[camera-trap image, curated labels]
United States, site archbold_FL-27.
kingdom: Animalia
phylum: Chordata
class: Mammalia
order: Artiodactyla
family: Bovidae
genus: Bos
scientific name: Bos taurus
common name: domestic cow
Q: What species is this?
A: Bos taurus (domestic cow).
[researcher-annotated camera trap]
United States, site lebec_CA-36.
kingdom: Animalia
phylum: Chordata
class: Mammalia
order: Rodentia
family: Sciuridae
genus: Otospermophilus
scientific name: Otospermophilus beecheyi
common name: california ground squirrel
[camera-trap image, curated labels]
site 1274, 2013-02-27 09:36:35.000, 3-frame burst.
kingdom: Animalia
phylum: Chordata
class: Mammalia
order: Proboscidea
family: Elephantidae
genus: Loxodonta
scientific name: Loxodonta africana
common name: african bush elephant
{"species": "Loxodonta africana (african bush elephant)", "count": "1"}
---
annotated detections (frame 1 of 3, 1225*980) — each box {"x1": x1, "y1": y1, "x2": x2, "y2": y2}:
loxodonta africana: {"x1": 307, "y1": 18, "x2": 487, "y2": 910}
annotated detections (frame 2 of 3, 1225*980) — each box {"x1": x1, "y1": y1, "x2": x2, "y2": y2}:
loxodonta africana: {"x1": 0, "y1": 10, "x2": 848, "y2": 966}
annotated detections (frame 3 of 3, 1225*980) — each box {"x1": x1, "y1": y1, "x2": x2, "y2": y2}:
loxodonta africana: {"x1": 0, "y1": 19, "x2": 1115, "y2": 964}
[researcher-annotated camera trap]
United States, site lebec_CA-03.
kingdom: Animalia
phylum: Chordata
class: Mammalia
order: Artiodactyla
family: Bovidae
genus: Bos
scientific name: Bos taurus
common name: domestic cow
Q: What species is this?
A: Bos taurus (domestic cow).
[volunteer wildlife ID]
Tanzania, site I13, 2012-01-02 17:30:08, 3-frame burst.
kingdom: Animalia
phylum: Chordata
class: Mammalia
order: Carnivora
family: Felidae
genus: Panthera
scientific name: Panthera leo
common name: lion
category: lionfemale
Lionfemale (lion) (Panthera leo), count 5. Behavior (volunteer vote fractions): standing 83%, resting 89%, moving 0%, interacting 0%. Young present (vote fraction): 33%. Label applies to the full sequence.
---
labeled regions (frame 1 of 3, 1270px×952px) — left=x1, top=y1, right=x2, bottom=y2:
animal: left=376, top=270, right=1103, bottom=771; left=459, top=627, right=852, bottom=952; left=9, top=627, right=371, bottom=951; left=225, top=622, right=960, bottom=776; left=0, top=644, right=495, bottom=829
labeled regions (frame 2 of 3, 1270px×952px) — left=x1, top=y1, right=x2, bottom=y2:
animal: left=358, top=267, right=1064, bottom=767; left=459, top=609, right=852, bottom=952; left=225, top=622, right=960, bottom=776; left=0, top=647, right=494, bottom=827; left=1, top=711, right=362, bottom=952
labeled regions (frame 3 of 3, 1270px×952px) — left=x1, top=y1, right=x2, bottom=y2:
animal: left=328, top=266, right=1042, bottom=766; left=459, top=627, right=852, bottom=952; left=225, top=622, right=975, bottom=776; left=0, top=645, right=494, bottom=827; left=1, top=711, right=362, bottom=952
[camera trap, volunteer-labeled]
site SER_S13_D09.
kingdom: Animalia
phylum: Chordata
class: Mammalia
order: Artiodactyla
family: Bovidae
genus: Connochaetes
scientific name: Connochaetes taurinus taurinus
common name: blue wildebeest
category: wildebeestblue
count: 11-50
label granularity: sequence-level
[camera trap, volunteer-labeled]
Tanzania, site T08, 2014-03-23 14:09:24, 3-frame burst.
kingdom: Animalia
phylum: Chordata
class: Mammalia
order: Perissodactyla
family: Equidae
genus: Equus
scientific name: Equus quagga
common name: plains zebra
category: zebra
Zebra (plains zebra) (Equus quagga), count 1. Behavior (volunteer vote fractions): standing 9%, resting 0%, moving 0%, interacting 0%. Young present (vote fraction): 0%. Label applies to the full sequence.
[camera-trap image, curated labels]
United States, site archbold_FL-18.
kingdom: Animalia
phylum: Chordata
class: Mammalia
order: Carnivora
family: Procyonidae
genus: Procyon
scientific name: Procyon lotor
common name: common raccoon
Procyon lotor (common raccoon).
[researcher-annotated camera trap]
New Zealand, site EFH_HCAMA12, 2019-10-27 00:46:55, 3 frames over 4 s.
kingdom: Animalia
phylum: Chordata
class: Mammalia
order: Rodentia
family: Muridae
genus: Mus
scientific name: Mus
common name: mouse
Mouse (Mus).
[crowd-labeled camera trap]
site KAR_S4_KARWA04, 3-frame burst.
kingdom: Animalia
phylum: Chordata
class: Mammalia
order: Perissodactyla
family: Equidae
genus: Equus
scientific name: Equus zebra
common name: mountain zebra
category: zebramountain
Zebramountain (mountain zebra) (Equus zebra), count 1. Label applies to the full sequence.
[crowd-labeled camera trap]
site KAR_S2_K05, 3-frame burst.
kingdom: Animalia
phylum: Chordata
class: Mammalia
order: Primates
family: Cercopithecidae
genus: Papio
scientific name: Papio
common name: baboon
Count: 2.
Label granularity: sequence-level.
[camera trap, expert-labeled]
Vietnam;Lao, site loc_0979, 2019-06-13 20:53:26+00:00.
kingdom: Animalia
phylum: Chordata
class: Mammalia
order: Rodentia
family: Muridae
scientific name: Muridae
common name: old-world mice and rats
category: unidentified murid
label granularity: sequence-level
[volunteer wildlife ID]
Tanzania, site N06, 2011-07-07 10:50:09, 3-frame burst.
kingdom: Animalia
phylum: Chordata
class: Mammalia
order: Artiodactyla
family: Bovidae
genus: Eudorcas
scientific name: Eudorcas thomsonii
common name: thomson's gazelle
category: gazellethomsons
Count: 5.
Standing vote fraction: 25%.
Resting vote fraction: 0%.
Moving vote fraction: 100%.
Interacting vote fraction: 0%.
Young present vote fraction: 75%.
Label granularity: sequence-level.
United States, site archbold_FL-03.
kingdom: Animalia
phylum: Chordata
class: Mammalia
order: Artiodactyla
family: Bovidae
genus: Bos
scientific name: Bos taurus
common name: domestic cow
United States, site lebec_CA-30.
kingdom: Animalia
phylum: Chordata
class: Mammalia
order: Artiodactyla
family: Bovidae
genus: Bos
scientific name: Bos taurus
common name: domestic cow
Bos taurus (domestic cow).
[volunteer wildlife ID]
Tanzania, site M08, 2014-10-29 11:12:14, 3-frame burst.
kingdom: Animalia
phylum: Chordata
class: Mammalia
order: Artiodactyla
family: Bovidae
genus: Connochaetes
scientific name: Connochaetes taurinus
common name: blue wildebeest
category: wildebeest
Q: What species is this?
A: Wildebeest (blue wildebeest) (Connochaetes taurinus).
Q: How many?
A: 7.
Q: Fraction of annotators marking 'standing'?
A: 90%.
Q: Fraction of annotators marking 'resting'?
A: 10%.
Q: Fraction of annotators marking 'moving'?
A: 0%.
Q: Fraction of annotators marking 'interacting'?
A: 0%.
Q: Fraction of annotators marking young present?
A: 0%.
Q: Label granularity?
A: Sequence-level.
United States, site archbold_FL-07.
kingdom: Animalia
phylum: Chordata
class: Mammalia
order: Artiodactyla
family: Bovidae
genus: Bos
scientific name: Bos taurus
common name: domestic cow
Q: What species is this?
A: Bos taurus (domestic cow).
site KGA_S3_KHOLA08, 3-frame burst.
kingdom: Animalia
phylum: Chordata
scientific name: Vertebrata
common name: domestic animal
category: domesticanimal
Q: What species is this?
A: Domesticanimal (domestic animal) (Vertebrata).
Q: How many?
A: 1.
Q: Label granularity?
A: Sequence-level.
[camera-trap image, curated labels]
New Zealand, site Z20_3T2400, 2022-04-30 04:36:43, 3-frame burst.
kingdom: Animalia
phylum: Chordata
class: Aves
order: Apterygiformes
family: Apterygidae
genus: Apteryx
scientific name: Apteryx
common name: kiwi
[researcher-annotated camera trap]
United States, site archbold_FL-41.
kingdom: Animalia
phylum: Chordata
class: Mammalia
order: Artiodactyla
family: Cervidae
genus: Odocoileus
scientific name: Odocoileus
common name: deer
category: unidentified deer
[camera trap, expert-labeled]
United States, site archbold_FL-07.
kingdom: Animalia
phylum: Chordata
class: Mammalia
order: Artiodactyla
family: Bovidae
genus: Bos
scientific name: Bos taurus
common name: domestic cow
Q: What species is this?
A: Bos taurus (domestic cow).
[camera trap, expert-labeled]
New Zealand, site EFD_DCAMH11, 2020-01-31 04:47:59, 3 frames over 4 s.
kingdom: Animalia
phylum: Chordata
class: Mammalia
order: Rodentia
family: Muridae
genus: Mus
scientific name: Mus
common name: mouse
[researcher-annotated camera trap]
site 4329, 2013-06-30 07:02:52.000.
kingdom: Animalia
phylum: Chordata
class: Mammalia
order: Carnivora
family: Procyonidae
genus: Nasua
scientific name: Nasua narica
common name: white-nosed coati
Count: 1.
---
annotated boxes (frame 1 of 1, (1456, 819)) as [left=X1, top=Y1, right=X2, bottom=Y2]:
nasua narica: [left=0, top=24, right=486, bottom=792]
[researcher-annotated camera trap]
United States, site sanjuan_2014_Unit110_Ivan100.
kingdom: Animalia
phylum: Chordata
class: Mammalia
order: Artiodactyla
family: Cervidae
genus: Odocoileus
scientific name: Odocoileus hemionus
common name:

### Task item
Please copy each line of the records above in which the word "annotators" can be found.

### Solution for this problem
Q: Fraction of annotators marking 'standing'?
Q: Fraction of annotators marking 'resting'?
Q: Fraction of annotators marking 'moving'?
Q: Fraction of annotators marking 'interacting'?
Q: Fraction of annotators marking young present?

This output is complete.